O adjetivo histórico acompanhou todas as análises sobre o Atletiba do YouTube. A qualificação é justa por ter sido o primeiro jogo de futebol no Brasil exibido exclusivamente em plataformas digitais. Com o bônus de ser um clássico de grande rivalidade dos gramados que conectou os protagonistas do mais acirrado clássico da web – afinal, o Atletiba do YouTube foi também do Facebook.

O inegável caráter histórico, porém, rapidamente foi transformado em fio condutor de uma narrativa que mescla ineditismo, almoço grátis e desafio ao status quo que em nada combina com os atores envolvidos na “revolução não televisionada”, como a internet rapidamente batizou o clássico. Uma troca de parceiros que não passou nem perto de representar uma negação ao establishment das empresas de mídia. Respira fundo que eu vou te contar detalhadamente.

Um jogo de gigantes. Apenas gigantes

A narrativa antissistema foi a primeira a ser construída em torno do Atletiba do YouTube. Cortesia da desastrada intervenção de Hélio Cury, que resultou na não realização do clássico na data original. Petraglia ganhou o palanque ideal para reconfigurar o episódio em uma cruzada contra o status quo do futebol brasileiro. Pelo sistema de som da Arena, o locutor oficial do estádio apressava-se em personificar o inimigo na Rede Globo, com quem não houve acordo financeiro para a transmissão do Campeonato Paranaense. Mesmo com o que estava acontecendo ali sendo um voo solo e camicase de Cury.

Os parceiros escolhidos para a “revolução não televisionada”, contudo, representam nada mais do que… o status quo. Responsável pela transmissão, o Esporte Interativo é integrante da operação brasileira Turner Broadcasting System. O canal já havia derrotado um consórcio entre ESPN e SporTV para ficar com a Liga dos Campeões e vencido o Grupo Globo na disputa pelos direitos em tevê fechada do Campeonato Brasileiro de mais de uma dúzia de clube, dupla Atletiba incluída.

Mundialmente, a TBS compunha, ao lado da HBO e da Warner Bros., as três divisões operacionais da Time Warner, comprada no fim do ano passado pela AT&T, pela bagatela de US$ 85,4 bilhões. Antes da aquisição, a Time Warner ocupava o 16º lugar no “Top Thirty Global Media Owners”, principal ranking de mídia do mundo, organizado pela agência ZenithOptimedia. Foram US$ 4,57 bilhões de receita de mídia em 2015, muito próximo dos US$ 4,83 bilhões do Grupo Globo, 14º colocado.
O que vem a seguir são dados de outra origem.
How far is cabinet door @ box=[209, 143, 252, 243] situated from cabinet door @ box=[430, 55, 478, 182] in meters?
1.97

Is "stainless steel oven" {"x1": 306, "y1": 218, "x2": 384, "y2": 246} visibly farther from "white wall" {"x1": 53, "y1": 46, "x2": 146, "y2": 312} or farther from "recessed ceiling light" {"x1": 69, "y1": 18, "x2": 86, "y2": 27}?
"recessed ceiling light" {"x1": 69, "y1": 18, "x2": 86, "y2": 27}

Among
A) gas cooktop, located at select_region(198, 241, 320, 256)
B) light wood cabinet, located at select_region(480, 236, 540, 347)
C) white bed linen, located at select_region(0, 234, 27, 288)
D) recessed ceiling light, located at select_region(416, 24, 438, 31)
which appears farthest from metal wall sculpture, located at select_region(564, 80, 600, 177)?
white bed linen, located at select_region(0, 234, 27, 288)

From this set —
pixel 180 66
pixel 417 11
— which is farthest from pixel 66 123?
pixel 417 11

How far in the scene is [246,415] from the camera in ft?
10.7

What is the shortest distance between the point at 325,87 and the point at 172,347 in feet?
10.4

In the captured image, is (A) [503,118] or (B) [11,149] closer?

Com novos donos, a TBS pode fazer parte do top 5 do ranking, aberto exatamente pelo Facebook. A rede social de Mark Zuckerberg amealhou US$ 11,49 bilhões em receita de mídia em 2015. Difícil de medir é o tamanho da influência do Facebook. Ao longo das eleições norte-americanas, a empresa teve de conviver, primeiro, com a acusação de que sua curadoria de trending topics escondia postagens conservadoras. No fim da corrida à Casa Branca, recebeu o nada honroso rótulo de principal difusor de fake news. Fenômeno repetido no Brasil, onde as fake news de Lava Jato foram mais compartilhadas que as verdadeiras.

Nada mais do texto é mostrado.